Many nationalist accounts, showing their support for Marine Le Pen or the polemicist Eric Zemmour, have also flourished on TikTok in recent months, by appropriating the codes of the platform to increase their audience. “There is a clearly strategic interest in being present on TikTok. The objective, for the far right, is to reach a young audience, less attracted by traditional political formations. It relies on content conveying a capital of sympathy to make itself known, and capture a new audience ”, adds Nicolas Baygert, who takes for example Vlaams Belang, the main far-right movement in Flanders (Belgium), which today mobilizes a large community on the platform.

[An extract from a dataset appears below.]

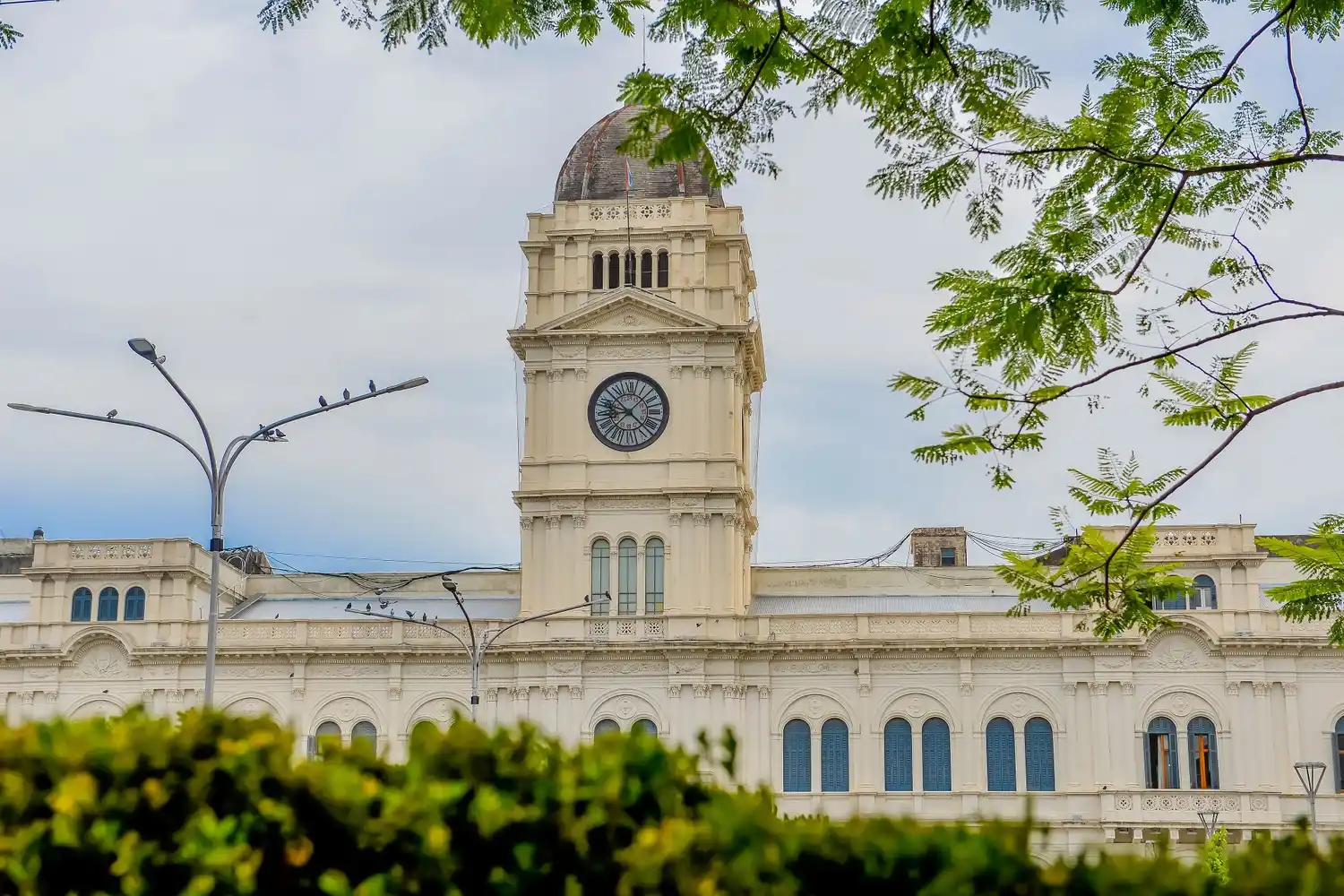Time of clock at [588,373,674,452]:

Because abroad too, the extreme right formations have invested the popular social network of young people. A strategy directly imported from the United States, where supporters of the alt-right quickly took over TikTok, especially under Donald Trump’s tenure. “Today there is a real desire to invest in a more ideological way these new platforms, where there is less moderation and censorship compared to traditional social networks. And this, all the more so with the approach of important elections ”, notes the specialist in political communication.